Fit shoppers do not wander aimlessly around the grocery store. In fact, they mostly avoid the center aisles (that’s where you find chips, candy, packaged bread and frozen food). Healthy eaters tend to stick to the produce section, and the fresh meat and fish counters.
Chat on the phone
Remember, you need to focus when you shop. So don’t call your best friend to chit chat. If you do this, you’ll likely slow down. When your call is over, you’ll realize you’re nearly out of time, and then you’ll be in a rush (which we know is not good).
Pass up on a produce sale
Conscious shoppers never say no to a produce sale! It’s almost impossible to bring home too many vegetables and the more veggies the eat, the less likely you are to gorge on other items. So fit shoppers get the “Buy two bags of carrots, get the third free” deal.
Buy boasting labels
Healthy consumers know that the more a product claims to be healthy, the less likely it is healthy. For example, cereals that boast their whole grains and their gluten-free recipe tend to be high in sugar and lacking fiber.
Forget healthy snacks
You can’t afford to forget to grab healthy snacks. If you don’t have healthy snacks at your desk and in your car, you’ll run to vending machines. Healthy shoppers go to the by-the-pound bins of nuts, seeds, and dried fruit.

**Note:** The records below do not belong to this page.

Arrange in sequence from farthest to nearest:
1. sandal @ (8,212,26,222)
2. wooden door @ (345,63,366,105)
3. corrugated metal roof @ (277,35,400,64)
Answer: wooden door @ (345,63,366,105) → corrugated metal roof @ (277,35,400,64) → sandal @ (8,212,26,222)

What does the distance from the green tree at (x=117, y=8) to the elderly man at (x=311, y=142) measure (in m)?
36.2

Walk through the frozen food aisle
The frozen aisle has little value to the healthy shopper. Sure, it has a few organic bean and rice bowls and salmon filets, but for each of those it has a hundred pizzas and chicken nuggets.
Visit the bakery
The truly wholesome bread, like rye and flaxseed loaves, aren’t in the grocery. Those are in the bread aisle or the organic section. The bakery is all white bread, bagels, and donuts.

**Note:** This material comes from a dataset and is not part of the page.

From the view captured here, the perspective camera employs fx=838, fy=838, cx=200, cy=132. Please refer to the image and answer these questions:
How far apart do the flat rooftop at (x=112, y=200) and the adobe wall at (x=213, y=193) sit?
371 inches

Breeze through the produce
Fit shoppers spend the most time in the produce section. This section easily takes up 50 percent of their shopping minutes because the food found there takes up 50 percent of their diets.
Become too routine
It’s hard to keep up any healthy habit if it becomes boring, which is why healthy shoppers mix things up. They see what’s new in seasonal produce, rather than sticking to standard lettuce, tomatoes, apples and oranges. They try the new fish at the seafood counter. They experiment with different types of high-fiber pasta.
Go with a friend
If you want to shop healthfully you cannot shop with a friend. When has bringing a friend along ever helped? When you shop for anything, you buy more than you need when you bring a friend. Shop solo.
Buy anything without nutrition labels
Produce and fresh meat will, naturally, not have nutrition labels. You can simply look those items up online and find out about their nutrition. As for other things like bread and soup, healthy shoppers don’t buy it if they can’t find information on it.
Believe in words like “Fresh”
It doesn’t matter if food is fresh, local, or organic if it’s still a donut, ice cream or fried chicken.
Follow any smell
Healthy shoppers know that the stronger something smells, the less healthy it is. So they don’t follow their noses. Their noses take them to the fried food counter, the bakery, and the candy.
Fail to scan, up and down
Conscious shoppers look shelves up and down. They know stores put the pricier, brand-name items at eye level. But the truly nutritious canned soup from the lesser-known brand may be near the floor or ceiling.